In the next stanza, we see that although the room is so quiet that the speaker can hear a fly buzz, there are in fact many people there, waiting for her death. They have all finished crying (“The Eyes around – had wrung them dry –“) and are preparing for her final moments (“And Breaths were gathering firm/For that last Onset”), when it is presumed she will see God, who will lead her to the afterlife (“when the King/Be witnessed – in the Room –“).

The speaker, as per the Victorian tradition of death bed scenes, then wills away all of her material possessions (“I willed my Keepsakes – Signed away/What portion of me be/Assignable”). A fly then interrupts the scene, and its “uncertain stumbling buzz” distracts the speaker, gets between her and “the light” of death, or more probably, what the speaker hopes will follow death. The speaker then loses consciousness—“And then the Windows failed – and then/I could not see to see –,” which ends the poem, as we can imagine, with her death.

Analysis

Like many of her poems, “I heard a Fly buzz – when I died –“ has a speaker who communicates to the reader from beyond the grave. This poem, however, unlike “Because I could not stop for Death,“ is focused not on what comes after death—eternity and the afterlife—but instead is focused on the actual rites of dying, of having one’s last moments. Indeed, this poem’s only dealings with the question of afterlife and eternity come in the fact that the speaker is speaking from beyond the grave, and in order to speak must have some kind of existence after death.

The clues that the death scene itself is the most important element of the poem is clear for several reasons. First, the poem is entirely located in a room—even in its metaphors, the perspective does not leave the room, with the only exception being the imagined still air between “the Heaves of Storm,” which is a generic enough image not to pull the reader out of the bedroom. In addition, Dickinson repeats the phrase “in the Room,” in the first and second stanzas, making sure the reader has not wandered away from this setting.

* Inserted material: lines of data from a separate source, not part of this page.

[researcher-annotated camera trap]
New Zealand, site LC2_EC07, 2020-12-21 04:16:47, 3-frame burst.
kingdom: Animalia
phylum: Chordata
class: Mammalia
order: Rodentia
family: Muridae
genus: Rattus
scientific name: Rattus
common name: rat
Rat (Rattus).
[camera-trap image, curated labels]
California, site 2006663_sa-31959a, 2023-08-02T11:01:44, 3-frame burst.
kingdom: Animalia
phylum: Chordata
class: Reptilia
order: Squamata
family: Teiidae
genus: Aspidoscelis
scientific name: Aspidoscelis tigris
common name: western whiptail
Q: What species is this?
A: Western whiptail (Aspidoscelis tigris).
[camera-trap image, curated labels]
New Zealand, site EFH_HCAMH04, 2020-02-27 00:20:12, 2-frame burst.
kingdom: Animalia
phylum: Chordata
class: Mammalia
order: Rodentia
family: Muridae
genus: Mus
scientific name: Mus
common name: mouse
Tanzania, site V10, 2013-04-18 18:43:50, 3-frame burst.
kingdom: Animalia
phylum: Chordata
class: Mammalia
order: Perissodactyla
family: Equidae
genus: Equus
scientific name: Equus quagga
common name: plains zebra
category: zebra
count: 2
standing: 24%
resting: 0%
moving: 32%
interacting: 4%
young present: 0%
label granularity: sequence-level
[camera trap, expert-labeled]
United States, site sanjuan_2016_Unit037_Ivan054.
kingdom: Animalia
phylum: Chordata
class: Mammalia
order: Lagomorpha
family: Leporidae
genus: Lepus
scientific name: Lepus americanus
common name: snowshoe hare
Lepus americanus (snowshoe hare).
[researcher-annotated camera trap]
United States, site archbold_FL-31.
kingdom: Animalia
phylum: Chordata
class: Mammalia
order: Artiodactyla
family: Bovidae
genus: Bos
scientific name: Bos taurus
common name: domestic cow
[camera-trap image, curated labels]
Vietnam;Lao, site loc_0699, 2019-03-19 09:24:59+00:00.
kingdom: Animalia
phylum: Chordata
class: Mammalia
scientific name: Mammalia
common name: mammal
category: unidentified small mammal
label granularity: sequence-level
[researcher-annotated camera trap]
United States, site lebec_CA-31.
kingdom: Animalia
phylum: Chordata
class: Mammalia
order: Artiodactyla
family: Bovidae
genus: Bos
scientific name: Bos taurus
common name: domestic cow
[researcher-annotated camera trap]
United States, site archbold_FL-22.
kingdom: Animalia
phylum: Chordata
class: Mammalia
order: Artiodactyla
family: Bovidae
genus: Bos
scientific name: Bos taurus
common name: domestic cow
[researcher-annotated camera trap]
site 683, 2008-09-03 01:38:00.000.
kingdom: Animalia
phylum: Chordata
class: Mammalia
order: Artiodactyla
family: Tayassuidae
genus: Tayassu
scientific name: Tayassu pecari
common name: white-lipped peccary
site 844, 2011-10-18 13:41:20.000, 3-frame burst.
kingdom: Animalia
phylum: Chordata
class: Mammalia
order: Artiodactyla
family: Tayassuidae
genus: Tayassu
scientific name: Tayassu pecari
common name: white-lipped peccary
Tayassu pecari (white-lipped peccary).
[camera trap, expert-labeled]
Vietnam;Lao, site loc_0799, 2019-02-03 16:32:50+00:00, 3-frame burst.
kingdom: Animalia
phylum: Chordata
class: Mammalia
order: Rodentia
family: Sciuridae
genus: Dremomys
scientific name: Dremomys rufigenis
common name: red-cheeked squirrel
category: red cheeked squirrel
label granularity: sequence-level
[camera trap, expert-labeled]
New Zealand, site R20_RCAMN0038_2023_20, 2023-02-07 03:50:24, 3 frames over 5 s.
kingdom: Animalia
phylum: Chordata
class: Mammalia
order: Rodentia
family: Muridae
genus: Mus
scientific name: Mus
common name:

Finally, the fly’s importance also emphasizes this focus on the process of death. Were it the afterlife, faith, or the journey to eternity that proved most important, the fly would be a minor character; but it is, instead, the only significant character besides the speaker in the poem and the character that best represents the poem’s climactic moment. Its significance is so apparent that it comes between the speaker and “the light" -- this small, very earthly bug thus supplants spirituality and the afterlife.

This bug and its consequences ultimately represents the speaker’s inability to hold on to spirituality, faith, or hope, in the face of death. The speaker is participating in a common deathbed ritual of the time—people would, as the end came near, will away their possessions, followed by a kind of climax where they would announce the presence of God or of some spirit ready to take them to the next life, before they died, and all of this before an audience of their close friends and family.

Dickinson’s speaker succeeds in willing away her objects, but she is distracted by the idea that not all of her is “assignable”—presumably, this unassignable part being her spirit or soul. Just as she has this thought, and thus is likely close to seeing “the light” and announcing that “the King/Be witnessed – in the Room –,“ she is interrupted by the fly. This fly, which reminds us of the most physical aspects of death, the rotting and decomposition of the corpse, stands between the speaker and the spiritual “light.” While physicality distracts the speaker from a final revelation, however, the poem does not say that all hope should be lost, for the speaker’s very ability to write this poem means that there is an afterlife, after all.